課題内容 »
高鴨神社と葛城の神々を扱った文章の続きを、最後の文の後から書いてもらえますか。
---- 選択抜粋
中央構造線といえば、我が大和においてこの中央構造線が形成する山塊の一つに金剛山があります。上代は並んで聳える葛城山とともに葛城の山と言われていましたが、その麓に鎮座するのが全国の鴨神社の総本社、高鴨神社。
http://nara.utsukushiki-nippon.jp/contents/05/
祭神は事代主命・阿治須岐速雄命・下照姫命・天稚彦命
いずれも出雲の神話と関係のある神々。しかもこの神社の立地は鉱脈上に存しています。
このあたりも・・・興味深い所かと思いますが・・・
ちなみにこの高鴨神社のすぐそばには江戸時代まで朝廷が高天原として認定していた地が・・・そこに鎮座する鴨が高御産霊・・・言うまでもなく天孫系の神・・・
いずれも・・・この地に勢力を張った葛城氏の神。
考えれば考えるほど興味が尽きません。
--------
---- 提供データ
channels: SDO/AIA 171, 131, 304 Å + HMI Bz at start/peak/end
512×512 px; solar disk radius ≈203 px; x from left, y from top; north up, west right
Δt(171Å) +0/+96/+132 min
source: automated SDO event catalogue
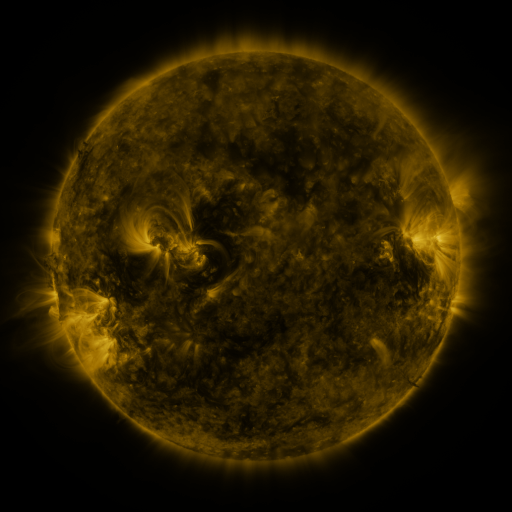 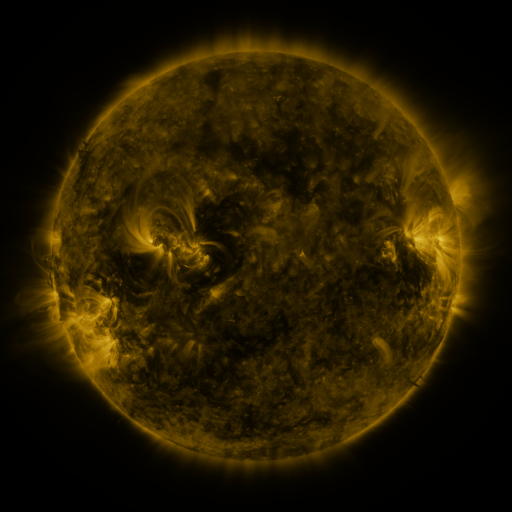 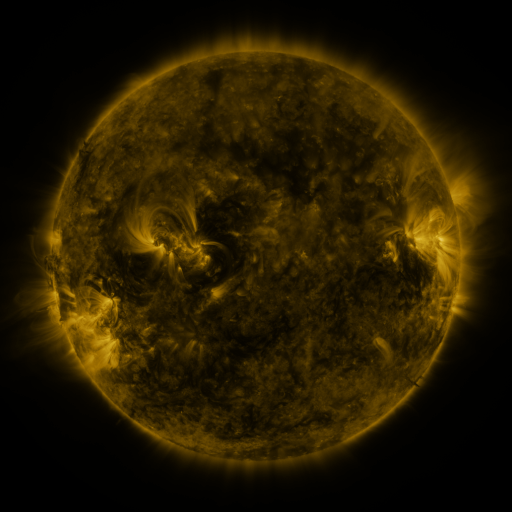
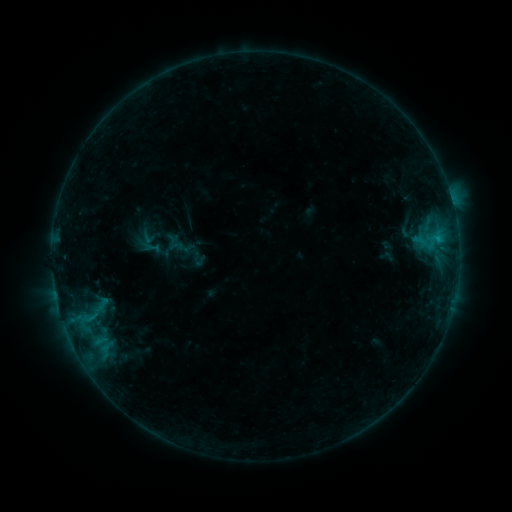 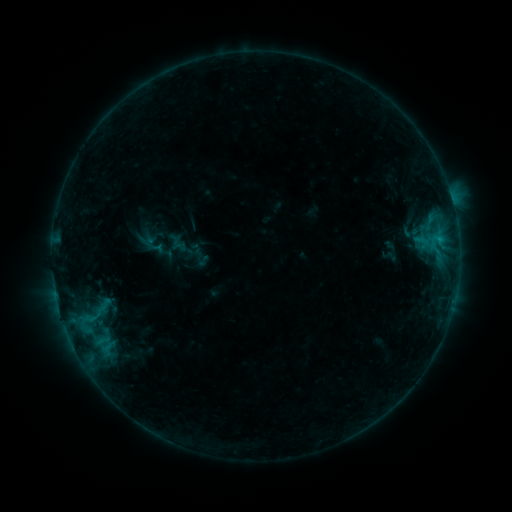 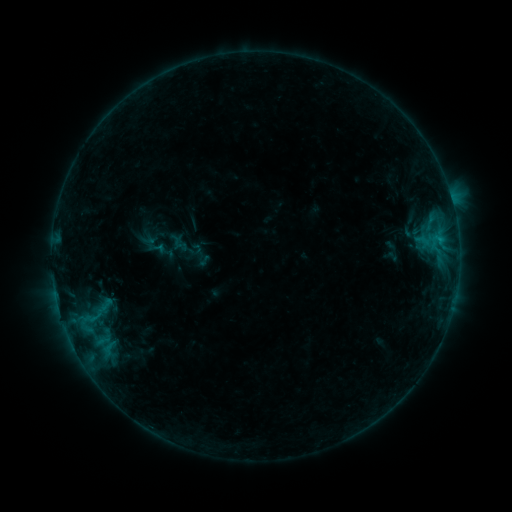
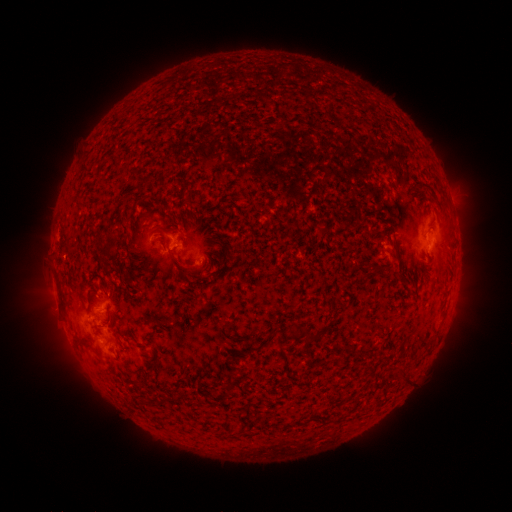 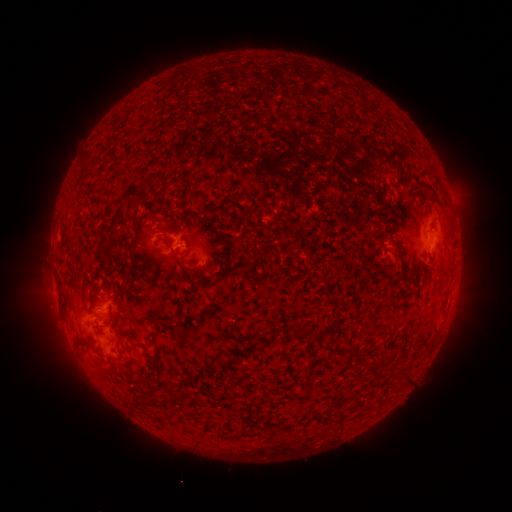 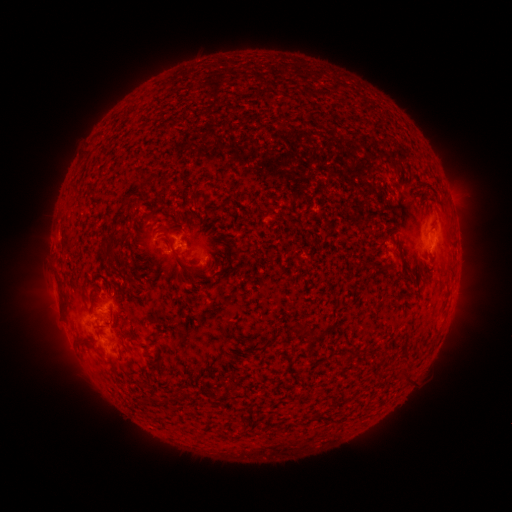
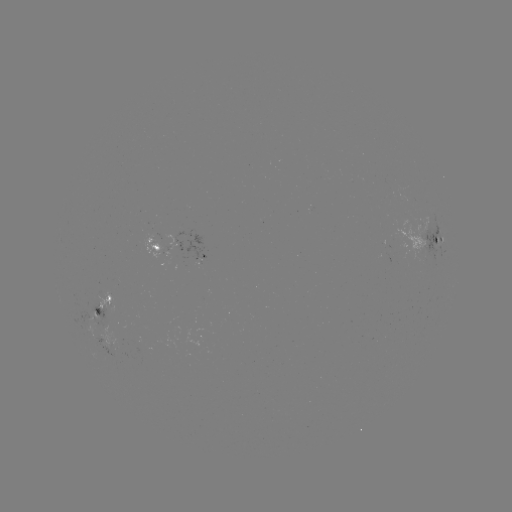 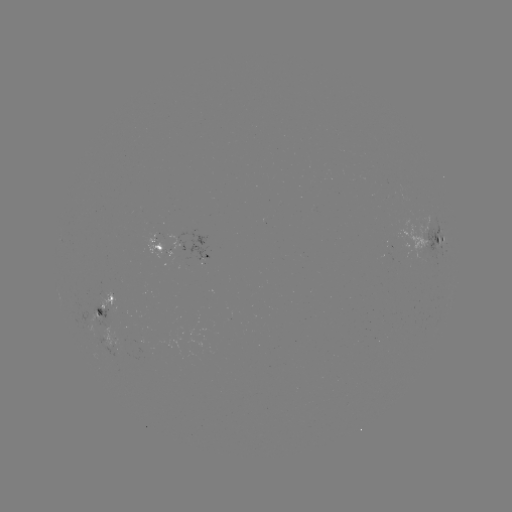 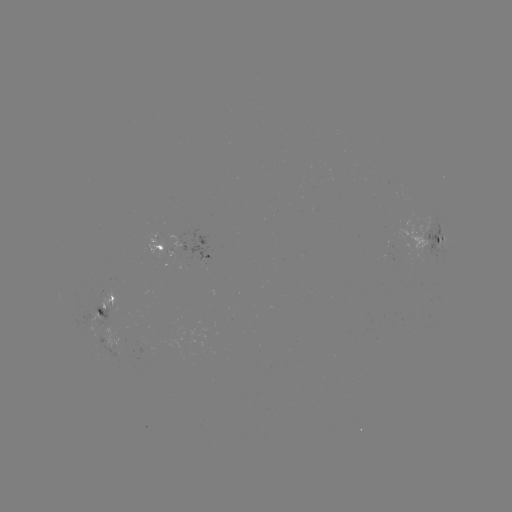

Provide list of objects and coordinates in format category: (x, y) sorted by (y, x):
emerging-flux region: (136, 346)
--------
---- 提供データ
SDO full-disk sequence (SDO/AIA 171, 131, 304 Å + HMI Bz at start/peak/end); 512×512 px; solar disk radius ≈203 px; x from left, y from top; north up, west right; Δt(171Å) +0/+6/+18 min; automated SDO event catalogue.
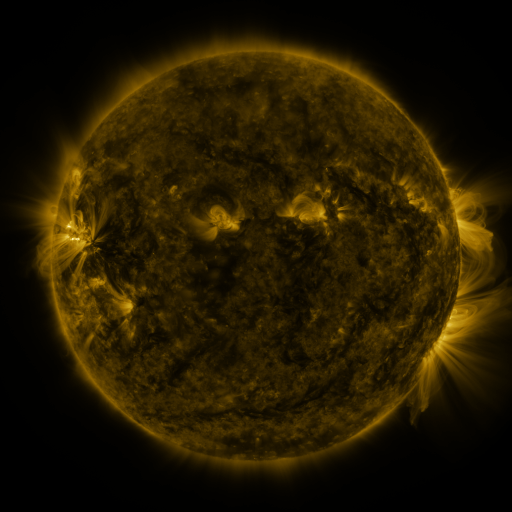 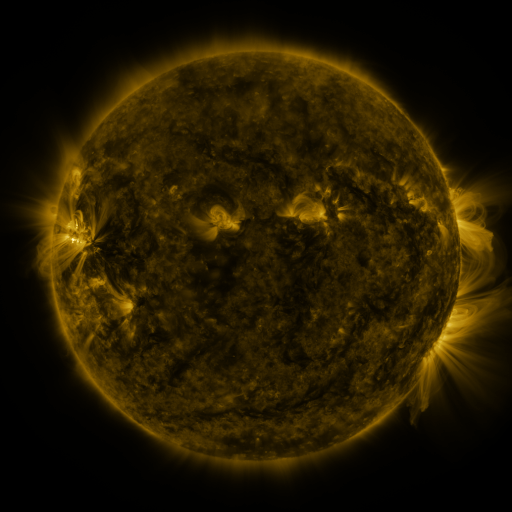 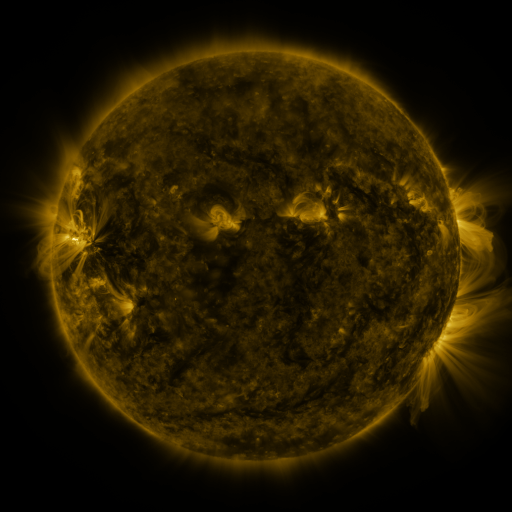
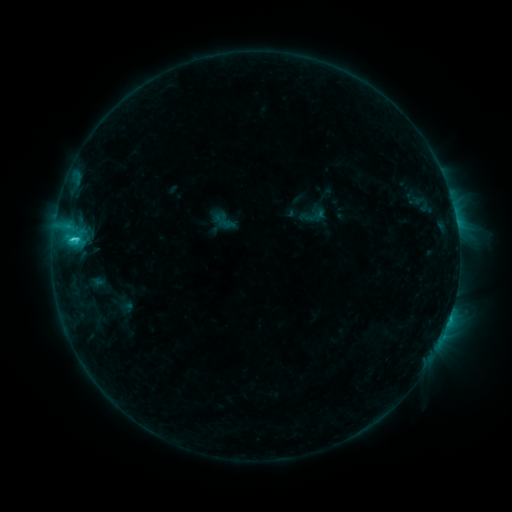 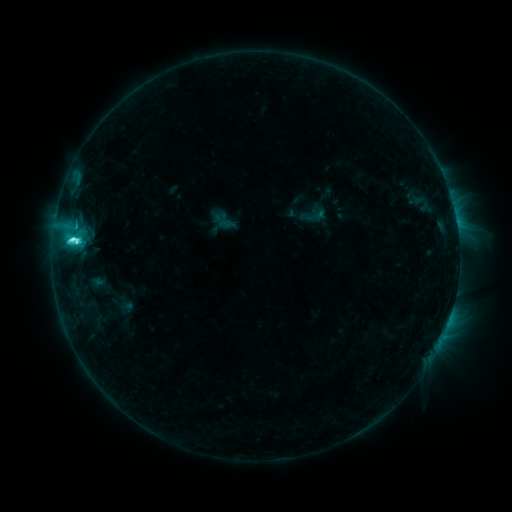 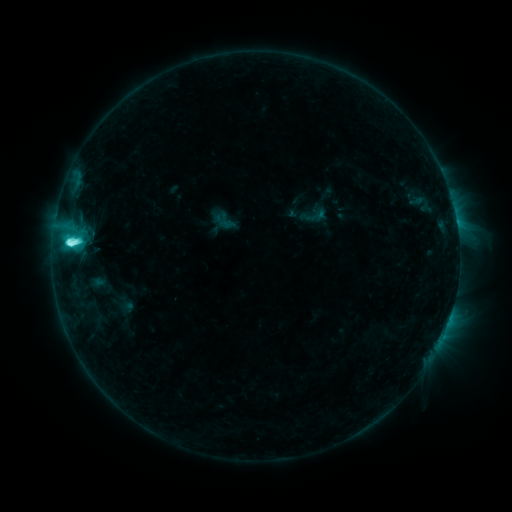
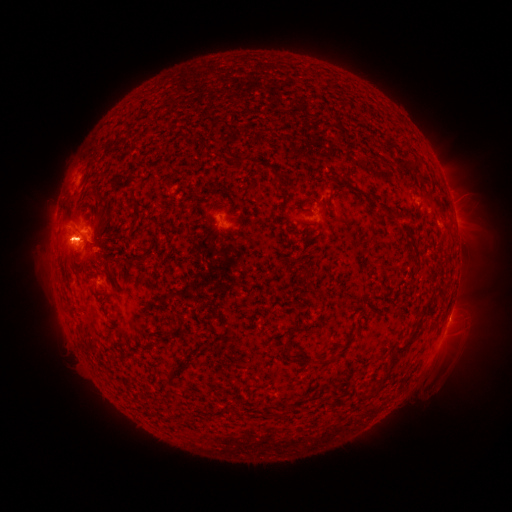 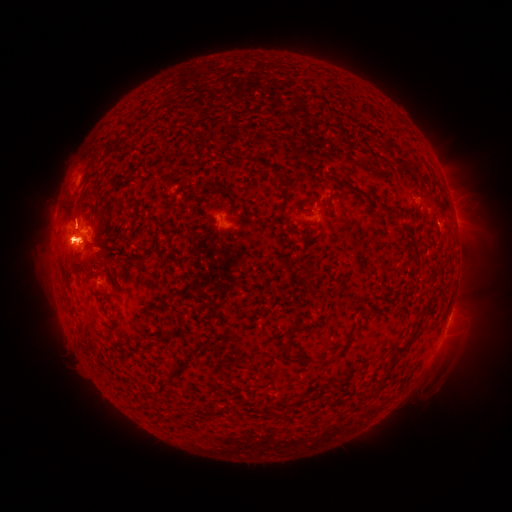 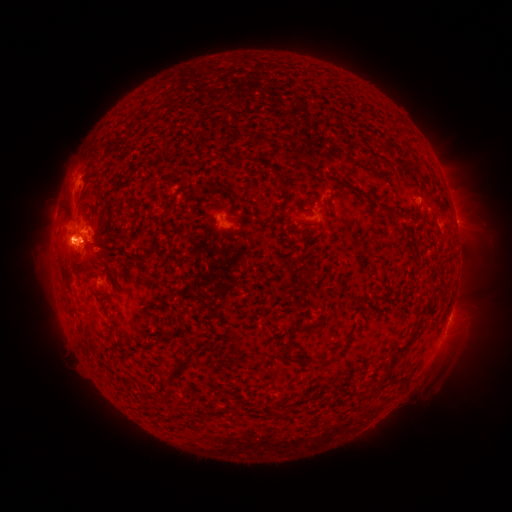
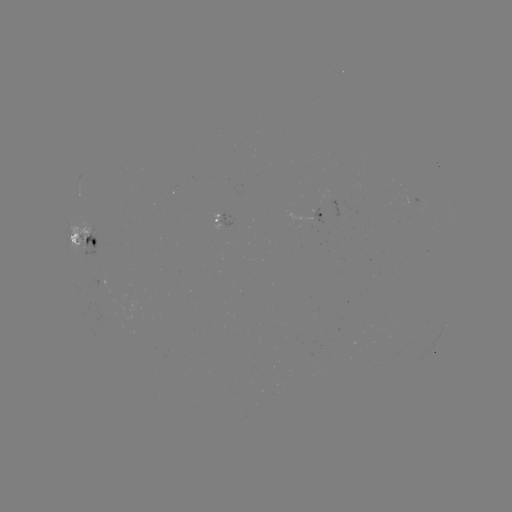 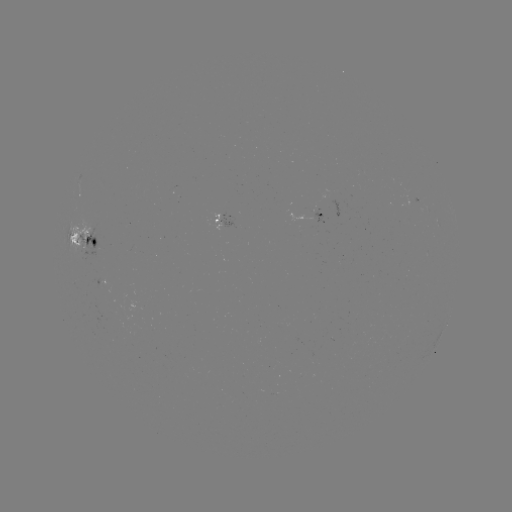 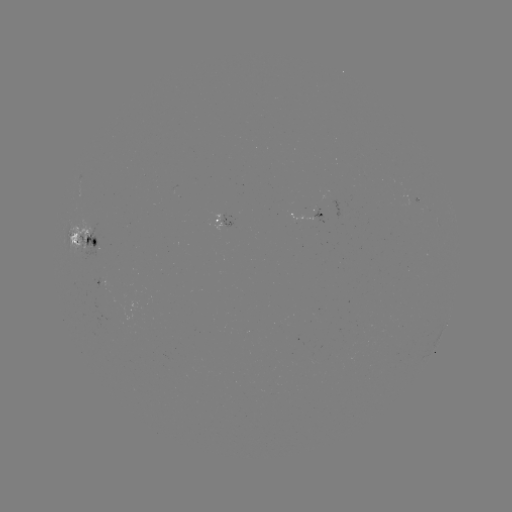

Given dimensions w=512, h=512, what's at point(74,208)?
--------
解答 »
投稿: 三友亭主人 | 2011年11月 7日 (月) 22時22分
三友亭主人様
コメント有難うございます。
>いずれも出雲の神話と関係のある神々。しかもこの神社の立地は鉱脈上に存しています。
まったく不思議な気がしますが、初心の故、興味のままにアチコチと彷徨ってみようと思っています。
>ちなみにこの高鴨神社のすぐそばには江戸時代まで朝廷が高天原として認定していた地が・・・そこに鎮座する鴨が高御産霊・・・言うまでもなく天孫系の神・・・
この辺りのことも興味は尽きません。
貴ブログででもご教示願えれば幸いです。
今後とも宜しくお願いします。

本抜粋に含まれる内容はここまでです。